Si parla poco del conflitto nelle coppie composte da due donne o due uomini, ma arcobaleno non è sinonimo di «Mulino Bianco». Le coppie di due mamme e di due papà litigano e si separano come tutte le altre. Se nel caso di due genitori eterosessuali il diritto di famiglia garantisce, quando possibile, l’affidamento condiviso, quindi che padre e madre prendano insieme le decisioni più importanti per un minore, nelle coppie omosessuali un genitore dello stesso sesso non riconosciuto può essere liquidato senza alcun preavviso e senza possibilità di tutela legale. Un genitore legale può, per esempio, proibire gli incontri con un genitore non tutelato e tagliarlo fuori dalle decisioni educative, o mediche del figlio.

Come per qualsiasi coppia di genitori che si separa, anche con due mamme o due papà i figli sono spesso strumentalizzati in caso di conflitto, e il consenso all’adozione è uno strumento di ricatto affilato, in cui la lama ferisce profondamente chi non ha un legame biologico. Sono centinaia i casi gestiti dai tribunali con questo tema al centro.

Il secondo problema è che le adozioni sono un percorso pensato per tutelare bambini abbandonati o in situazione di difficoltà, e non bambini che nella maggior parte dei casi sono intenzionali, pianificati, desiderati, come nel caso di figli nati da due mamme e due papà.

La procedura prevede infatti incontri con assistenti sociali, colloqui con psicologi e la volontà di rendere pubblica la vita di una famiglia: la durata è imprevedibile – va da qualche mese a qualche anno – e cambia molto a seconda del caso e della fortuna. È un percorso che molte coppie scelgono di non affrontare per questi motivi.

In una coppia di due mamme, la disparità di diritti legali su un figlio è un tema tabù: anche nei litigi più furiosi, quelli in cui prudono le mani, in cui odi chi hai di fronte anche se lo ami, in cui si dicono cose di cui ci si pente nello stesso istante, un genitore legale non scivola mai sulla disparità di diritti. In molte famiglie separate, il genitore non legale vive nel terrore di perdere il diritto di vedere i figli in caso di separazione.

Le cose cambiano ancora quando un tribunale territoriale coinvolge la Corte costituzionale, chiedendo il suo intervento.

Si tratta del caso di una coppia di mamme che abitano a Padova, e che si è separata dopo la nascita di due gemelle. La madre legale vieta ogni contatto con la madre intenzionale, che per poter vedere le figlie si rivolge al tribunale di Padova. Il loro conflitto preclude anche l’accesso alla stepchild adoption, un percorso che, come abbiamo appena visto, prevede il consenso della madre legale. In questo caso il consenso non c’è.

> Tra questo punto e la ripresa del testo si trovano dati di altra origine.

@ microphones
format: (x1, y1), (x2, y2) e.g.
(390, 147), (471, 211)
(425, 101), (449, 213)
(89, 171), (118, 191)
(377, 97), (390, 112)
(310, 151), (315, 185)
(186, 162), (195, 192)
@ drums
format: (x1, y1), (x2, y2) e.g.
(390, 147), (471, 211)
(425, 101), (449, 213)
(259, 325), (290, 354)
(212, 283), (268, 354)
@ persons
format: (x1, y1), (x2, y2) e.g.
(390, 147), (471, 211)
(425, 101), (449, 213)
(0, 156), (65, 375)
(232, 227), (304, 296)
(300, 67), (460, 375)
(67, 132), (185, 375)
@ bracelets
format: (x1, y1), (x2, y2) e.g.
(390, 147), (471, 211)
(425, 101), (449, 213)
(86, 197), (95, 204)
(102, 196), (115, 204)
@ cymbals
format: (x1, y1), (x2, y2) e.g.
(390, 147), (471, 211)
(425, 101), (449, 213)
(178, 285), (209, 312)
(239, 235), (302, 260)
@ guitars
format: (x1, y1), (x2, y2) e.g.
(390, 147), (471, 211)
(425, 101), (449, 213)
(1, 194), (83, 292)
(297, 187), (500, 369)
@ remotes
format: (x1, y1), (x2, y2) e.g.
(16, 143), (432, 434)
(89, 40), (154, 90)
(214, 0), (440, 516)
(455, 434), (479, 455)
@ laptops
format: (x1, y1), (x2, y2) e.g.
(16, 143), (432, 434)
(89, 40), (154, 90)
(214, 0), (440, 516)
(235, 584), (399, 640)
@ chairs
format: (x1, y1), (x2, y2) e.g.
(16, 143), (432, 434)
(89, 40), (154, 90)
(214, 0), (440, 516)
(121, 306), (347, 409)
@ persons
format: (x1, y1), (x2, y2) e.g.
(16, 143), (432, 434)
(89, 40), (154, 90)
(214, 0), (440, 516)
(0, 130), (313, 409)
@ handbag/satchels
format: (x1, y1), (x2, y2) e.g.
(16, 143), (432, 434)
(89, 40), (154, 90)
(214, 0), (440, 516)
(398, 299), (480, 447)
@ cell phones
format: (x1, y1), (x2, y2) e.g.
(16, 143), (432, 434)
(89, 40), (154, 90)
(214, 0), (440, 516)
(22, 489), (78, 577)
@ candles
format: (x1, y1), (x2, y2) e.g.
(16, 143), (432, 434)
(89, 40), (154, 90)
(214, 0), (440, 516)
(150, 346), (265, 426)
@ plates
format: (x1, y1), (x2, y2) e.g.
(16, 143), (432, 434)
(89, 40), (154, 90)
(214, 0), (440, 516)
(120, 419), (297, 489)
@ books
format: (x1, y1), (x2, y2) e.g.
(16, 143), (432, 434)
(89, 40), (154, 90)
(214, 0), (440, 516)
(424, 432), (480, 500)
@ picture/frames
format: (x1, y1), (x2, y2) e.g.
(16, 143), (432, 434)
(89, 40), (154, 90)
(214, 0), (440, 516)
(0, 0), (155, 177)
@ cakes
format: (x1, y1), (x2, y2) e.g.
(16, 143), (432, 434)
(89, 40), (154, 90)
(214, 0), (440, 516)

Il tribunale di Padova chiede l’intervento della Corte costituzionale, che il 9 marzo 2021, con la sentenza numero 32, dichiara che la questione è inammissibile, in quanto non esiste una legge nazionale che possa essere applicata al caso specifico. Ma afferma una cosa che ancora non ha detto nessuno, e che lancia un messaggio politico chiaro a favore delle coppie omogenitoriali: invita il Parlamento a provvedere con urgenza con una legge specifica. Lo fa con parole severe: un’inerzia troppo prolungata da parte del Parlamento non verrà tollerata.

Ma anche dopo la sentenza di apertura della Corte costituzionale (che viene festeggiata con grande ottimismo dalle famiglie omogenitoriali), la corte di Cassazione non cambia linea.

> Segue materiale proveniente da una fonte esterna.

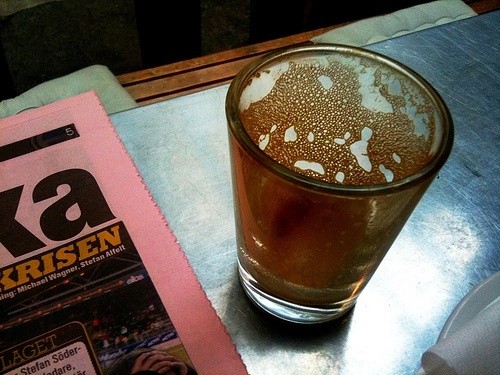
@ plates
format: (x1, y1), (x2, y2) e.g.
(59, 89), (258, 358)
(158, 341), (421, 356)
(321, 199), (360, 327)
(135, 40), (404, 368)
(431, 267), (500, 350)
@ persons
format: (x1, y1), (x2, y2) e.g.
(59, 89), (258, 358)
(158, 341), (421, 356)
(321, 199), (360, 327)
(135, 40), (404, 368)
(134, 0), (315, 70)
(108, 348), (197, 375)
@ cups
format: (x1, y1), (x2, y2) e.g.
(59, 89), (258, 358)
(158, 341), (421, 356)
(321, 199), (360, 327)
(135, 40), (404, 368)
(225, 42), (455, 326)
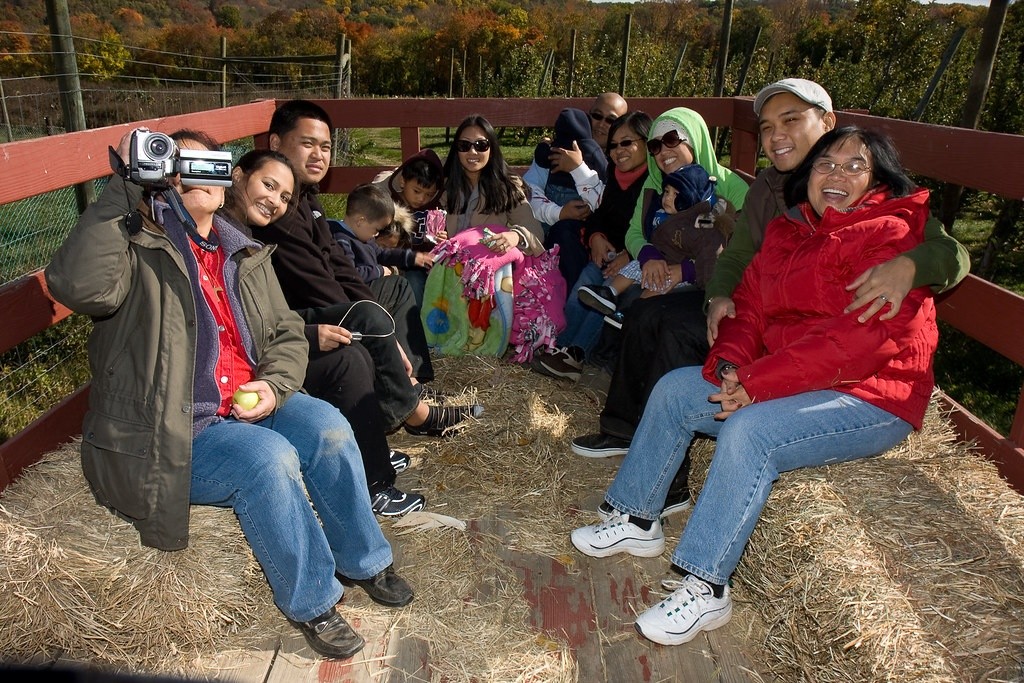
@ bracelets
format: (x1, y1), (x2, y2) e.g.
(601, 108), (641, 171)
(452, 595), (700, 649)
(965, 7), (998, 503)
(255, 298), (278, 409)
(726, 366), (732, 370)
(709, 297), (713, 303)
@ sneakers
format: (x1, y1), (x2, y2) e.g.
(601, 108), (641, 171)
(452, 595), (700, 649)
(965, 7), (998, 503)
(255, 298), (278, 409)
(603, 314), (624, 329)
(570, 510), (665, 558)
(571, 432), (630, 459)
(578, 285), (618, 314)
(389, 449), (410, 474)
(404, 405), (484, 437)
(530, 347), (584, 382)
(370, 486), (426, 516)
(598, 482), (692, 523)
(635, 576), (733, 646)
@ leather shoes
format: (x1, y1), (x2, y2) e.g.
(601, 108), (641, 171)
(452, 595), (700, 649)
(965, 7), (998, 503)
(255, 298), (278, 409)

Su tutti i casi che arrivano dai tribunali e dalle corti di appello, l’Italia mantiene la linea del no ai riconoscimenti alla nascita. Per questo motivo, la maggior parte dei Comuni italiani, incluso quello di Fiumicino, continua a tenere sospese le registrazioni.
Considerando questa costanza e direzione nelle sentenze di massimo grado, quando dobbiamo decidere se salire un altro gradino della scala della giustizia o accettare la sentenza di primo grado, scegliamo di iniziare un percorso di adozione, un percorso battuto, e di non portare avanti la battaglia legale. Non è una scelta facile, perché vuol dire arrendersi e scegliere di non credere che la giustizia ordinaria prevista dal sistema italiano possa tutelarci.

Non sempre una famiglia sceglie di salire la scala della giustizia fino in cima. Passare al grado di giudizio successivo non costa solo economicamente, ma anche dal punto di vista emotivo. Perdere un diritto con una sentenza fa sentire vulnerabili, esposti, tristi.